Some years back, a popular financial blogger and podcaster offered a novel solution to credit card debt: just don’t pay it. That proposal was based on two claims: your credit score doesn’t really matter anyway, and since collection agencies buy your debt for pennies on the dollar, it’s easy to settle with them for a lot less than you owe. But are these claims true? Is walking away from debt really a viable option?
Let’s take a closer look.
Walking Away From Debt: The Timeline
You’ve had it with a debt, and you’ve decided to just walk away. You stop making payments. What’s going to happen?
That depends to some extent on the type of debt, the creditor, and the specific agreement you have with that creditor. In general, though, here’s what you can expect.
- 30 days. You can expect a letter, call, or email from your creditor reminding you that you’ve missed a payment. In addition, your late payment may be reported to one or more credit bureaus.
- 60 days. If you haven’t paid the debt or responded to the 30-day message, you can expect to receive more aggressive requests for payment. You may be assessed late fees, and a penalty interest rate may be applied. In addition, your late payment will almost certainly be reported to the credit bureaus, and your credit score will drop.
- 90 days. The creditor is likely to declare you in default. Your credit score will drop further. The account may be sold to a collection agency. If the debt is secured, the creditor may begin the process of seizing the collateral.
Those are general guidelines, and the details of what happens will depend largely on what type of debt you have. So let’s take a closer look at some more specific cases.

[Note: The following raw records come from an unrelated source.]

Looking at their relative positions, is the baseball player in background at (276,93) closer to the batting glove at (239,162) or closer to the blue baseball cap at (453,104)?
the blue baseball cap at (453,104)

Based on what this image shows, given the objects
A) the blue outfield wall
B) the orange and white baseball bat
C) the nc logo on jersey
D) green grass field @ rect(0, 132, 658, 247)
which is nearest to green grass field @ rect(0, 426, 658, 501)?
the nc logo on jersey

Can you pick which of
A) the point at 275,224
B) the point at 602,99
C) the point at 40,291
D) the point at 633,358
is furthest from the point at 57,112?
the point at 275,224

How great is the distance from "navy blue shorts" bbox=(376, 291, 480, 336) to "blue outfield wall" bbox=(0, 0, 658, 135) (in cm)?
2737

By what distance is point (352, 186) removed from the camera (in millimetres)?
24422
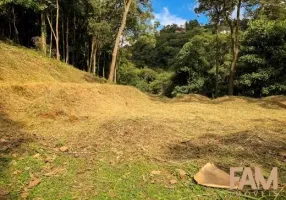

Walking Away From Secured Debts
A secured debt is backed by collateral: you essentially tell the lender that they can take the collateral if you don’t pay. The most common types of secured debts are mortgages and car loans.
Secured loans present less risk to the lender, so they may offer lower interest rates than loans that are not protected by collateral. But what happens if you don’t pay?
What Happens if You Walk Away From a Mortgage
If you stop paying your mortgage, the initial response will be similar to what’s described above. You’ll usually have a grace period of around 15 days before your payment is considered late. You’ll get a reminder and then a request for payment. A late payment fee may be imposed. If you still don’t pay, your lender will initiate foreclosure proceedings. Usually, 90 days or more after the due date of your first missed payment.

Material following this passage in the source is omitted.